## Selected excerpt

┄┄┄┄┄┄┄┄┄┄┄┄┄┄┄┄┄┄┄┄

Fellows List
Ashia Ajani
Ashia Ajani (they/she) is an environmental educator and storyteller and a pregnancy/ postpartum doula hailing from Denver, CO, Queen City of the Plains. They are a (forthcoming) graduate of Yale School of the Environment and an incoming Fall 2021 PhD student at University of Oregon. She has been published in Sierra Magazine, World Literature Today and Frontier Poetry, among others. They are a proud cat parent of Cholula and earring collector extraordinaire.
Gabriela Alberola
I am a PhD student at the Bren School of Environmental Science & Management at UC Santa Barbara, where I study political economy and environmental conflicts in Latin America. My research spans two areas: the use of violence to suppress environmental movements, and the role of politics in climate adaptation strategies. I am originally from Panama and I have been passionate about social and environmental justice my whole life. My goal is to support communities and environmental leaders in reaching equitable, sustainable, and long-term solutions to environmental conflicts.
José Becerra
José Becerra is a PhD student at Purdue University in the Department of Anthropology. After graduating from California Polytechnic State, University Pomona with a B.S. in Anthropology, he received an M.S. at Purdue University studying coffee agriculture and risk using a political ecology framework. His PhD research builds from his undergraduate McNair project to investigate the intersections of air pollution, wildfires, and climate change impacting marginalized communities in the Inland Empire region of California.

┄┄┄┄┄┄┄┄┄┄┄┄┄┄┄┄┄┄┄┄

## Given information
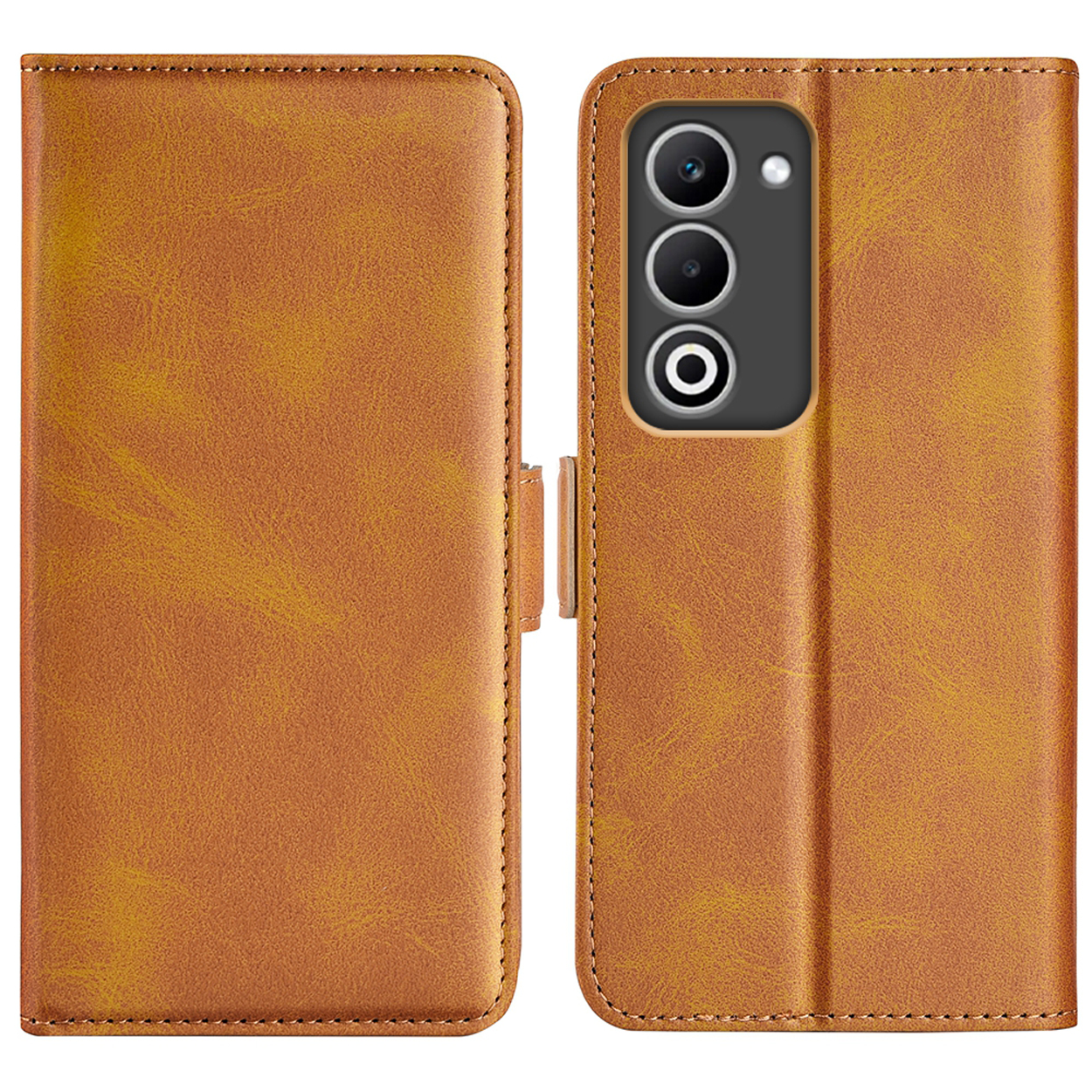 Portefeuille d'étui de téléphone marron ouvert avec cartes et argent visibles, et un téléphone.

┄┄┄┄┄┄┄┄┄┄┄┄┄┄┄┄┄┄┄┄

## Exercise tasks
A) Transcribe the part of the fellows list that starts at the words "Gabriela Alberola" and ends after "to environmental conflicts.".
B) Using the fellows list, decide whether each statement is true, answering yes or no and quoting the words that decide it: (i) Ashia Ajani comes from Denver; (ii) Gabriela Alberola is originally from Mexico; (iii) José Becerra earned an M.S. at Purdue University.
Rely on the fellows list alone, not on the material.

## Answers below
A)
Gabriela Alberola
I am a PhD student at the Bren School of Environmental Science & Management at UC Santa Barbara, where I study political economy and environmental conflicts in Latin America. My research spans two areas: the use of violence to suppress environmental movements, and the role of politics in climate adaptation strategies. I am originally from Panama and I have been passionate about social and environmental justice my whole life. My goal is to support communities and environmental leaders in reaching equitable, sustainable, and long-term solutions to environmental conflicts.

B)
(i) Yes: "hailing from Denver, CO, Queen City of the Plains."
(ii) No: "I am originally from Panama."
(iii) Yes: "he received an M.S. at Purdue University."